• [Problem details] Print verbatim every line starting at the one that contains "How far is point" and ending at the final line of the records; include both endpoints.

============

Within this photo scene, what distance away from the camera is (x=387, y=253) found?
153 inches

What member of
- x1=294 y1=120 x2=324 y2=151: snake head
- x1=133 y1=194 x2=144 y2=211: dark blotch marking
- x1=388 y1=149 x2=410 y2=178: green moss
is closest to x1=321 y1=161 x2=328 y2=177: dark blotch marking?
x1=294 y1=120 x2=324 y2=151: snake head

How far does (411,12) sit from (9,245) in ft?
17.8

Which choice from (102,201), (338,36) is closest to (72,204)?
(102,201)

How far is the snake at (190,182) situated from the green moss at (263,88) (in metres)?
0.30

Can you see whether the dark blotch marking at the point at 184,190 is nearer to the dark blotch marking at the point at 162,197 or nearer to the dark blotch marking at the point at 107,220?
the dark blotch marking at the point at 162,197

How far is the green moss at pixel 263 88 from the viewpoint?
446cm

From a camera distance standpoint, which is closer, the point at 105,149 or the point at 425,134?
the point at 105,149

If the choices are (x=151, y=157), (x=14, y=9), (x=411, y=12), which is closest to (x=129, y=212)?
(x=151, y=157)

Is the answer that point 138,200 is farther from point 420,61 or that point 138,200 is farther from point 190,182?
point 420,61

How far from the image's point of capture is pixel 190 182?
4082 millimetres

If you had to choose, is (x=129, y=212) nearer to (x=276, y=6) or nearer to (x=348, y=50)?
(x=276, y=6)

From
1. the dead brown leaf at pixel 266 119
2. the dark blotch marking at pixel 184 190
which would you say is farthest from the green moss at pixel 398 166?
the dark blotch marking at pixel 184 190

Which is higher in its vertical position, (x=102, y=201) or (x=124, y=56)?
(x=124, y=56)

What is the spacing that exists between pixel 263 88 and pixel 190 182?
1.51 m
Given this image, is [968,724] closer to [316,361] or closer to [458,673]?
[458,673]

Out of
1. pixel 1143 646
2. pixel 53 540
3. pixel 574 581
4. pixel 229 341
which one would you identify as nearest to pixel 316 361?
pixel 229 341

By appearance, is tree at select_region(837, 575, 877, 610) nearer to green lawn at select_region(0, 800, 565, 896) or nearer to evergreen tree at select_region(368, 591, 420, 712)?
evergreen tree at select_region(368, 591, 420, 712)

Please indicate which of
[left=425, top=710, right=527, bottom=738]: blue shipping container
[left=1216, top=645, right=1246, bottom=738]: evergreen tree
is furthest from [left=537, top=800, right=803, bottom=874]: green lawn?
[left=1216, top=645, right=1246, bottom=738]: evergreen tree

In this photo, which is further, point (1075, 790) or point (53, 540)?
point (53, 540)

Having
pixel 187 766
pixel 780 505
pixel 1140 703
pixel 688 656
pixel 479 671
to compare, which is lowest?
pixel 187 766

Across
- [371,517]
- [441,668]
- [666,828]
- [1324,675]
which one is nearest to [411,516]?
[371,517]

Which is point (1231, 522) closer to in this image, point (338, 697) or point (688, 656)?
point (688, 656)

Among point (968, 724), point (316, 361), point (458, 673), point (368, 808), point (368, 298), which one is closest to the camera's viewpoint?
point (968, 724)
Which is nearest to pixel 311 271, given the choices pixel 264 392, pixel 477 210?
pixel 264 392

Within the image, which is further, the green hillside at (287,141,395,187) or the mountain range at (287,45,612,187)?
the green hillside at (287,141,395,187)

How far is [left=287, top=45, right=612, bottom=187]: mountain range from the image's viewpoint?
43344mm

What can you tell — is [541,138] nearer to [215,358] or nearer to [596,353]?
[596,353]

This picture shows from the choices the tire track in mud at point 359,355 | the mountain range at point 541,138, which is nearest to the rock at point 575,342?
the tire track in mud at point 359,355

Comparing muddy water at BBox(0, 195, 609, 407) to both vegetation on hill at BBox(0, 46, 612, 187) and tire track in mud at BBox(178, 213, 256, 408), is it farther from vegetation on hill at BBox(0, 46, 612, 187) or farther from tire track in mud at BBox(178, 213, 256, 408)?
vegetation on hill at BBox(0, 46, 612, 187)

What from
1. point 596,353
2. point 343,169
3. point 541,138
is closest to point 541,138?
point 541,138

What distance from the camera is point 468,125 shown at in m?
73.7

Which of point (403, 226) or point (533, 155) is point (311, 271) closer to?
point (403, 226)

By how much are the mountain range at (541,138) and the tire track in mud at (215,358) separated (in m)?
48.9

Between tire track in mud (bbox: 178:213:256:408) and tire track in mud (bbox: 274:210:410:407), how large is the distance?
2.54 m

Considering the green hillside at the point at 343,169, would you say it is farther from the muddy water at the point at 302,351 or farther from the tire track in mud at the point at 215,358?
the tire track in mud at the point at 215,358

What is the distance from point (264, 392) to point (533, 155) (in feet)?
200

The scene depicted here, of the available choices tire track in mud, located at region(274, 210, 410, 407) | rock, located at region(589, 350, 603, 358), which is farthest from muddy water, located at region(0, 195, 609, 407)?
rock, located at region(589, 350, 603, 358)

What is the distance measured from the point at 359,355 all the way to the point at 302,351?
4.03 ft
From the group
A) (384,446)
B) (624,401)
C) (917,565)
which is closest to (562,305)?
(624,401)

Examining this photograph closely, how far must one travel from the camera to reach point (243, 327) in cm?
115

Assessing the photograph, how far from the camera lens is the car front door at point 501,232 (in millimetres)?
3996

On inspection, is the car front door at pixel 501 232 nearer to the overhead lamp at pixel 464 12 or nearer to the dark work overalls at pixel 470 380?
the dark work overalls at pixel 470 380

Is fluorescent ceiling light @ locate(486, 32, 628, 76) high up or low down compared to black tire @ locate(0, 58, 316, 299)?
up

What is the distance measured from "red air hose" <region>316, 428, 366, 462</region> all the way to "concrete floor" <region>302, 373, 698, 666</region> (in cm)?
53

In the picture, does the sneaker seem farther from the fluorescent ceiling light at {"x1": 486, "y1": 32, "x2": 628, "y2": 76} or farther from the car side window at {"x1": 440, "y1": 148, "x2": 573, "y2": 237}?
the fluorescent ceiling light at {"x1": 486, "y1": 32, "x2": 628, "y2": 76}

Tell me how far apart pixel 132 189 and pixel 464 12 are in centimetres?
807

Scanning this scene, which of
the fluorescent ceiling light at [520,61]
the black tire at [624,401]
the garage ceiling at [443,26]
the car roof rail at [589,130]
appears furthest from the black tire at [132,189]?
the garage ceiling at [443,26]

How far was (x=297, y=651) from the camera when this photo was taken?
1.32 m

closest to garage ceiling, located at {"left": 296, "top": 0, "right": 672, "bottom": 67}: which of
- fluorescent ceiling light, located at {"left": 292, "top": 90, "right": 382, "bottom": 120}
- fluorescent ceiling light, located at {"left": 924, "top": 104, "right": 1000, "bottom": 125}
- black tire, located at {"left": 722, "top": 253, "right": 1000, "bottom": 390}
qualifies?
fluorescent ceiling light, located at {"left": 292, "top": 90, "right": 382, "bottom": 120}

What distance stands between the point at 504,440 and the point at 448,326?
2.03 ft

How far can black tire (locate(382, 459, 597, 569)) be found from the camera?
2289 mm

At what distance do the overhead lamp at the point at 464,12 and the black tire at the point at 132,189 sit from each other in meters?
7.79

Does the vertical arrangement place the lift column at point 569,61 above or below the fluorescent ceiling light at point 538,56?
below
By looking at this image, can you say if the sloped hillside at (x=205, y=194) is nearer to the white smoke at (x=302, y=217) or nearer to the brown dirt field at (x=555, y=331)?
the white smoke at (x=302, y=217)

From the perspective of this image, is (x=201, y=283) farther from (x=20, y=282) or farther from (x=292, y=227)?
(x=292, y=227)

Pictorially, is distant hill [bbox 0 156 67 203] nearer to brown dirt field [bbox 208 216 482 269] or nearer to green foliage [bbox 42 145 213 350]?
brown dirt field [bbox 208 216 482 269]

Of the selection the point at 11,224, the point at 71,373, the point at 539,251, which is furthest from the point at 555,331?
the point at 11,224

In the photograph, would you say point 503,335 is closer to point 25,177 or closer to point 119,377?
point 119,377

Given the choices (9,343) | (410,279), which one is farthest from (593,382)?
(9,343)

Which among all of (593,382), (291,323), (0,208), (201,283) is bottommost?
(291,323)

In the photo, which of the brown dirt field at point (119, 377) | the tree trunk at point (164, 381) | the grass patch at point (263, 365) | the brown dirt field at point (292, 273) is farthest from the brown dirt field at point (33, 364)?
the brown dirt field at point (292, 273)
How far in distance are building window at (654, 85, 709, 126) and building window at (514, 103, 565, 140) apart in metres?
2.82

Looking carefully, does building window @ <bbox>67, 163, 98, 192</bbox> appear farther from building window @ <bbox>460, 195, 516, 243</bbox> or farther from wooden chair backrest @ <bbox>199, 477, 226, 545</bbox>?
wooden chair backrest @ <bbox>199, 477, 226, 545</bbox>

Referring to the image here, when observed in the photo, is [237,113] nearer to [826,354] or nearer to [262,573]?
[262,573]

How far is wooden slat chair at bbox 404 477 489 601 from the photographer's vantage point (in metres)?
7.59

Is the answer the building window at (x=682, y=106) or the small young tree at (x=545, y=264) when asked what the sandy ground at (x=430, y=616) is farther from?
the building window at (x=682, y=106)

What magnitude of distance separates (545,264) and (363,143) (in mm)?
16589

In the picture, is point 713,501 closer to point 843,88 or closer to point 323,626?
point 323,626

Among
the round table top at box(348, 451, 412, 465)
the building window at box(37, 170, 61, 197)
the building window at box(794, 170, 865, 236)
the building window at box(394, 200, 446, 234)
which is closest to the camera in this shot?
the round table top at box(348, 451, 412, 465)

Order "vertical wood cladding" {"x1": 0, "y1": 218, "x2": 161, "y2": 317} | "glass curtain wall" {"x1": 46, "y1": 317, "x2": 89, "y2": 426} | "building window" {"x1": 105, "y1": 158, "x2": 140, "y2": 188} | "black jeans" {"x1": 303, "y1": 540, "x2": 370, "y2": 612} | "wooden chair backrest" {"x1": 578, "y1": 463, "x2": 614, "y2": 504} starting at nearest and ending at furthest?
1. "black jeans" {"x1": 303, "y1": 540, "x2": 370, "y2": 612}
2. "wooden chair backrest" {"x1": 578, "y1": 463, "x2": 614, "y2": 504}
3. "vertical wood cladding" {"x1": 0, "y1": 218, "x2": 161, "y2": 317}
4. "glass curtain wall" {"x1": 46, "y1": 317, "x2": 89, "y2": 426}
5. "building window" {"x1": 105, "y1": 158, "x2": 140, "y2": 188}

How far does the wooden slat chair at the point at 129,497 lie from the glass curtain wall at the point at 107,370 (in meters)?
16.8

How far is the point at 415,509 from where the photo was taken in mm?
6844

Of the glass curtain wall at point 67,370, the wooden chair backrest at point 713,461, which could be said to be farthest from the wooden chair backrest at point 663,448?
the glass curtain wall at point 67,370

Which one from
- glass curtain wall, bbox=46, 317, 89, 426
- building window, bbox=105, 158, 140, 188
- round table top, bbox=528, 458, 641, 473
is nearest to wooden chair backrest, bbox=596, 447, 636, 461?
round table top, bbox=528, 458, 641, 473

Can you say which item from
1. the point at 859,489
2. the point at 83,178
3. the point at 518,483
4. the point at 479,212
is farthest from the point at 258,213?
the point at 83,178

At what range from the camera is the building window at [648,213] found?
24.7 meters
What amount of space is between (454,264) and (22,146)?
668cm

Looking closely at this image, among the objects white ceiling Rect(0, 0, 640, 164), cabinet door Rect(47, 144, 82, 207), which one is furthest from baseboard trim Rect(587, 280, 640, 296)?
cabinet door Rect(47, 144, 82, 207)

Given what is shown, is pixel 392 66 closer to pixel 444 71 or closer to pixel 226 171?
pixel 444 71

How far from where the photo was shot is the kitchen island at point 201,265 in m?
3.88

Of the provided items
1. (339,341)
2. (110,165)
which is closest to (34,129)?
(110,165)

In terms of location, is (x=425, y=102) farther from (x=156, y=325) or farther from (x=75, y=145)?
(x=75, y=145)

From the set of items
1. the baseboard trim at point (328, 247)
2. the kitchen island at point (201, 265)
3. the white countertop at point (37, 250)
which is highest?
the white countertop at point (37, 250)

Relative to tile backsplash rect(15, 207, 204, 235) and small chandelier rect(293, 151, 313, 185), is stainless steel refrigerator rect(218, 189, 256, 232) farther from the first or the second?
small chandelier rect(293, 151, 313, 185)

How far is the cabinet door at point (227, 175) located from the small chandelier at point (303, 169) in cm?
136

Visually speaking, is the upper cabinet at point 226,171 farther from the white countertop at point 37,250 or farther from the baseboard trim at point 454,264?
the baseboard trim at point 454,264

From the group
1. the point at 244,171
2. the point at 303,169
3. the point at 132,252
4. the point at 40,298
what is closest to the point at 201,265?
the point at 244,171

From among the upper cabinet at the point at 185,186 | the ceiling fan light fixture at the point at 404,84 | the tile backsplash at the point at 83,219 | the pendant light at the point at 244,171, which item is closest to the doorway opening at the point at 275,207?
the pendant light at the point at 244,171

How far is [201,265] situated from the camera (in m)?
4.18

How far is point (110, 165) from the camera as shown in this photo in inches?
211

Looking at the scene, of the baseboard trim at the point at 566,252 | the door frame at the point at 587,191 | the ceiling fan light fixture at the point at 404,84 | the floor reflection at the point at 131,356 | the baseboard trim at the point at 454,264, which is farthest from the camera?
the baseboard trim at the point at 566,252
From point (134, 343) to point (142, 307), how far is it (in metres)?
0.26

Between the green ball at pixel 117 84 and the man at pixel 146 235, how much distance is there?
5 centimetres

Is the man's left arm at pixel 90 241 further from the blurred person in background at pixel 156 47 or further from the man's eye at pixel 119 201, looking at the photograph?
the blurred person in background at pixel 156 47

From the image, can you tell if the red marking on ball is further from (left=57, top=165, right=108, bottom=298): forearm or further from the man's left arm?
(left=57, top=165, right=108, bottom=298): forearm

============

• [Finished exercise]
How far is point (110, 165) from the camera as shown in this photo in inches?
211

Looking at the scene, of the baseboard trim at the point at 566,252 | the door frame at the point at 587,191 | the ceiling fan light fixture at the point at 404,84 | the floor reflection at the point at 131,356 | the baseboard trim at the point at 454,264, which is farthest from the camera?
the baseboard trim at the point at 566,252
From point (134, 343) to point (142, 307), how far is it (in metres)?
0.26

Between the green ball at pixel 117 84 and the man at pixel 146 235, how much distance is there?
5 centimetres

Is the man's left arm at pixel 90 241 further from the blurred person in background at pixel 156 47 or further from the man's eye at pixel 119 201, looking at the photograph?
the blurred person in background at pixel 156 47

From the image, can you tell if the red marking on ball is further from (left=57, top=165, right=108, bottom=298): forearm or further from the man's left arm?
(left=57, top=165, right=108, bottom=298): forearm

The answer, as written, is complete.